In Newman’s day, this Erastianism was particularly dear to the Tories: Mr Field has now shown that here at least there has been an advance towards modernity: the Erastianism of the Church of England is now an “all party” concern, uniting Mr Field and Mr Simon Hughes, Mr Blunkett and Sir Peter Bottomley (undoubtedly, if she were still in the Commons, this entente would include his lovely wife Virginia, a great advocate of women’s ordination in her day).

The point is that the C of E’s “docility” before the civil power has always been quietly taken for granted by its hierarchy. If Parliament insists that the legislation be passed in the Synod (and don’t forget that whatever legislation Synod passes has to be rubber-stamped by the civil Parliament over the road, normally a formality), then it will knuckle under, with only a few perfunctory protests here and there.
 
That’s why Mr Field has tabled his EDM: he knows that’s the way things have always been. 

It isn’t always necessarily such a bad thing: when several hundred Anglican priests resigned over women’s ordination in the early 1990s, thereby losing their homes, stipends and vocations at a stroke, Parliament insisted that they receive financial compensation for this involuntary change in their conditions of employment: if the C of E had been a real Church, answerable only to theological principle, rather than a “national institution” (Newman again) answerable to the secular ideological principles of the day, they would, ironically, have left with nothing: in this case, one secular principle (employment  rights) trumped another (the “equality” of women).

So, in the end, maybe Mr Field’s EDM isn’t such a bad thing, after all.
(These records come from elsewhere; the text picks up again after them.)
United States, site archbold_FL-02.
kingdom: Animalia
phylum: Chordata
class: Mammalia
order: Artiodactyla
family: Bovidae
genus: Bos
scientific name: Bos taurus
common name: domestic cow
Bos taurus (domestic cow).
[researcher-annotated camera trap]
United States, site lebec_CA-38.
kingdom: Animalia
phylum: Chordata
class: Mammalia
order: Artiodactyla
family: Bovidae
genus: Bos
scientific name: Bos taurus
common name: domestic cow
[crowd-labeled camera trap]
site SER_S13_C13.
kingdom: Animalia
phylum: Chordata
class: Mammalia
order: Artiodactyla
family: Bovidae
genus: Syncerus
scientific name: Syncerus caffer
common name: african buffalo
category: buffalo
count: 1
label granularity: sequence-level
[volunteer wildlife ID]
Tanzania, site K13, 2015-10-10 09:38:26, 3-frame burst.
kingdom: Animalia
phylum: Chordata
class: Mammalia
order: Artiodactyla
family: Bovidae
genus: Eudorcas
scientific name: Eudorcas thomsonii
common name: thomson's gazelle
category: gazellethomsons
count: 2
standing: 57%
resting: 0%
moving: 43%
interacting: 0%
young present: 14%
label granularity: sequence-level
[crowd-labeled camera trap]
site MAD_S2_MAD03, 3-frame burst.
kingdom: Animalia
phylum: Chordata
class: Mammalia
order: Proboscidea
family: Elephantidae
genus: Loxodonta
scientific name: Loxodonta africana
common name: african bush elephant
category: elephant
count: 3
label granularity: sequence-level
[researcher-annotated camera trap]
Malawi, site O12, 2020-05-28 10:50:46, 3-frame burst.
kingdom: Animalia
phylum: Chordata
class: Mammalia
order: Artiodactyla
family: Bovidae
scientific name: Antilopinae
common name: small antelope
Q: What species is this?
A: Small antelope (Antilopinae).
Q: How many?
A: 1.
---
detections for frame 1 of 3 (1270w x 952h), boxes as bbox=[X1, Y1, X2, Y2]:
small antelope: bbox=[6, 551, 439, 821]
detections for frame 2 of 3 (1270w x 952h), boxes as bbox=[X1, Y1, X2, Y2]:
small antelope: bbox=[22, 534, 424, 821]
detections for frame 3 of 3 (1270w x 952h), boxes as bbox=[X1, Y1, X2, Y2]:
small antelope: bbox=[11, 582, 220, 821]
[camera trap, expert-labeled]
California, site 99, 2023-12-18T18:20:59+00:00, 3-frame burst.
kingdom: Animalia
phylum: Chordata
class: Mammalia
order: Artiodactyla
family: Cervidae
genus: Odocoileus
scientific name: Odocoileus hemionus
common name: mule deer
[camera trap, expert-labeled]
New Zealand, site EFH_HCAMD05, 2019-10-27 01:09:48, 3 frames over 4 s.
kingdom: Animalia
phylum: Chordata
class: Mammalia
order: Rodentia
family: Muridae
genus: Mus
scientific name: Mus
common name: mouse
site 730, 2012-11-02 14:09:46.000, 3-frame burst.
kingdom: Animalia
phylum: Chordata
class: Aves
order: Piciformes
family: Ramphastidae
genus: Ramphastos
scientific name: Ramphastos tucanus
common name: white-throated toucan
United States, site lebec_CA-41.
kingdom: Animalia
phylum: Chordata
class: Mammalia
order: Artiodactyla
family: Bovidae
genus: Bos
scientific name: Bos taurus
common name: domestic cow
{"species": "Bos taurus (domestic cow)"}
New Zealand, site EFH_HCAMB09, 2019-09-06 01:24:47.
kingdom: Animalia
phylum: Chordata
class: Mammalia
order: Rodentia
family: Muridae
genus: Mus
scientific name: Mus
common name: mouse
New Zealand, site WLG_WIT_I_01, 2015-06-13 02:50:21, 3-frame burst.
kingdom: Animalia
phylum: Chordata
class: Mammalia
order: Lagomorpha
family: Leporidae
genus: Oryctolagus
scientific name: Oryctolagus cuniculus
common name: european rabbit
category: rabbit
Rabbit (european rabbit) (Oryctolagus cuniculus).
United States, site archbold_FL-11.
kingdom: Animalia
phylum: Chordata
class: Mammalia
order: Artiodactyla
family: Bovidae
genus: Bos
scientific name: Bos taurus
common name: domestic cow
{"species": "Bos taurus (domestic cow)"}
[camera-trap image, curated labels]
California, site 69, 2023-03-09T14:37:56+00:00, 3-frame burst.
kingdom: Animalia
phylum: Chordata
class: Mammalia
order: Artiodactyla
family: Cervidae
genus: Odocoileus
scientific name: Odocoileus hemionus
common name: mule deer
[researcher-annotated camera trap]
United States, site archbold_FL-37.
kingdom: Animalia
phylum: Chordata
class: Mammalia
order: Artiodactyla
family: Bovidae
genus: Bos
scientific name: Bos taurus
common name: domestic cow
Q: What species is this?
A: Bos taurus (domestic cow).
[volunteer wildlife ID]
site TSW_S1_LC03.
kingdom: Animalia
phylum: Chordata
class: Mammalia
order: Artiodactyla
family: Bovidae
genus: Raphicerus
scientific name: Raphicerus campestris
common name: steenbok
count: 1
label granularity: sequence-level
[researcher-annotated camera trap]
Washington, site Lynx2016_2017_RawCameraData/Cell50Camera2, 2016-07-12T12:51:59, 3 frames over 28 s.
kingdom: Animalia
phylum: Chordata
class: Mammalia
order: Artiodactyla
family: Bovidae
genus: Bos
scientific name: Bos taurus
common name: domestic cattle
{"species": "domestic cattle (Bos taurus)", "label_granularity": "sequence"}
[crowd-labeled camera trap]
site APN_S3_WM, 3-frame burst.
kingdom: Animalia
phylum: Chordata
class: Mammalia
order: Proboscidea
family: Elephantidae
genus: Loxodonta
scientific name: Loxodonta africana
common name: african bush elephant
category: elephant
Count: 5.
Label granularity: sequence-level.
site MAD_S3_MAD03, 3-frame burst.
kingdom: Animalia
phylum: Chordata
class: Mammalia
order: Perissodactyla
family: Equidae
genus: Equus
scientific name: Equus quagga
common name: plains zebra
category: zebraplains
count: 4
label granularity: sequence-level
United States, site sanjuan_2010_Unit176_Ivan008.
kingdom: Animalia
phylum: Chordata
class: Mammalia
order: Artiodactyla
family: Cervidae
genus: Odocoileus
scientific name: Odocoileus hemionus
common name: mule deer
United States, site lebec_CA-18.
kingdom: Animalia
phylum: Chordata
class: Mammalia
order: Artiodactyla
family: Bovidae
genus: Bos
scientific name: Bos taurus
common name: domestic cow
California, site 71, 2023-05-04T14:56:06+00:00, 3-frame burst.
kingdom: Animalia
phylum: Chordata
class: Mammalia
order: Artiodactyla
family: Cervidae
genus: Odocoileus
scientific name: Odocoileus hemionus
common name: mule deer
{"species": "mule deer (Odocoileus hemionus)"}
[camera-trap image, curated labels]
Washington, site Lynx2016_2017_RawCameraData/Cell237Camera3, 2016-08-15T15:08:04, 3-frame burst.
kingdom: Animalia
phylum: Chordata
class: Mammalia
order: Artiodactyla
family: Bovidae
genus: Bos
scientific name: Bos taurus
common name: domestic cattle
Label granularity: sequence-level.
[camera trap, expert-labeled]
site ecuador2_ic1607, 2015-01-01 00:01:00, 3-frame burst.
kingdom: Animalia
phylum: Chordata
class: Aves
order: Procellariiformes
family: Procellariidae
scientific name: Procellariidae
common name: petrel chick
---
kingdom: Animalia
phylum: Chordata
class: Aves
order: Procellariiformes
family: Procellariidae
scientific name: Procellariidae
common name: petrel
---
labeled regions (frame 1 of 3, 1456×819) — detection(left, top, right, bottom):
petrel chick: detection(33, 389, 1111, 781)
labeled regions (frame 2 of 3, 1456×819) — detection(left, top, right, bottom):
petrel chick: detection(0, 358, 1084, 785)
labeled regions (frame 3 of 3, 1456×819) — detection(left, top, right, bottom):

At least we know where we all stand. 

The state has the power to insist on “women bishops” in the Church of England, should it care to exercise it. 

It has no such power over the Church of Rome, and it knows it – and so does Mr Field. 

Those Anglicans of a Catholic mind who hope they can maintain intact the illusion that the Church of England is still the ancient Catholic Church of this land, that they can carry on somehow pretending that things are not as they have now once more unmistakeably been shown to be, should take careful note of these things.

And then they should act accordingly.